Extracted entries:
----------

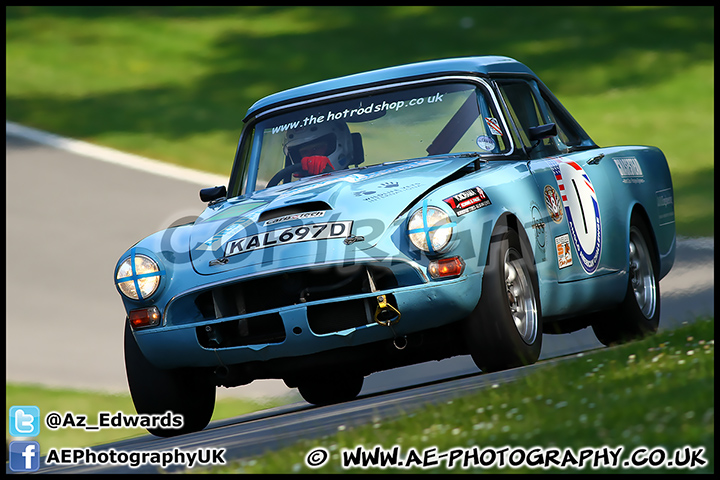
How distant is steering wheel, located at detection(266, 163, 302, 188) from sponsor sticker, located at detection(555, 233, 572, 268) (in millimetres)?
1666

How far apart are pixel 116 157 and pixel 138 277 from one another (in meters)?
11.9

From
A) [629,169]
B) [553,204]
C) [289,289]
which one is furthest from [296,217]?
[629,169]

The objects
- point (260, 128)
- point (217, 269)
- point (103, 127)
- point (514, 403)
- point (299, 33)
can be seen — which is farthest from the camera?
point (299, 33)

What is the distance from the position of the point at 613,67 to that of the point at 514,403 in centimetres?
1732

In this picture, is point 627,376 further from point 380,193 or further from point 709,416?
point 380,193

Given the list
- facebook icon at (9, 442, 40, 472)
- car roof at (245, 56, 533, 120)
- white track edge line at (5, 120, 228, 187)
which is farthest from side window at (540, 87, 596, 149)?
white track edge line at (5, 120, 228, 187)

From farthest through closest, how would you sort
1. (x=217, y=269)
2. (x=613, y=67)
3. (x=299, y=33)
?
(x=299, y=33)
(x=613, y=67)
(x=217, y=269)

----------

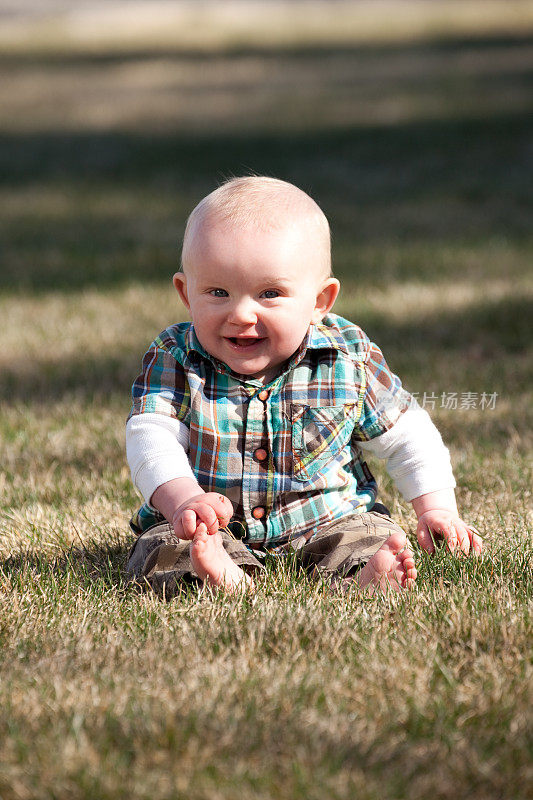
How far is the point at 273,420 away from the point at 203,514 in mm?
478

----------

What is being asked: How many rows of text in the entries above contain the string "line", with uppercase and lowercase treated as distinct? Give only the count.

Full response: 2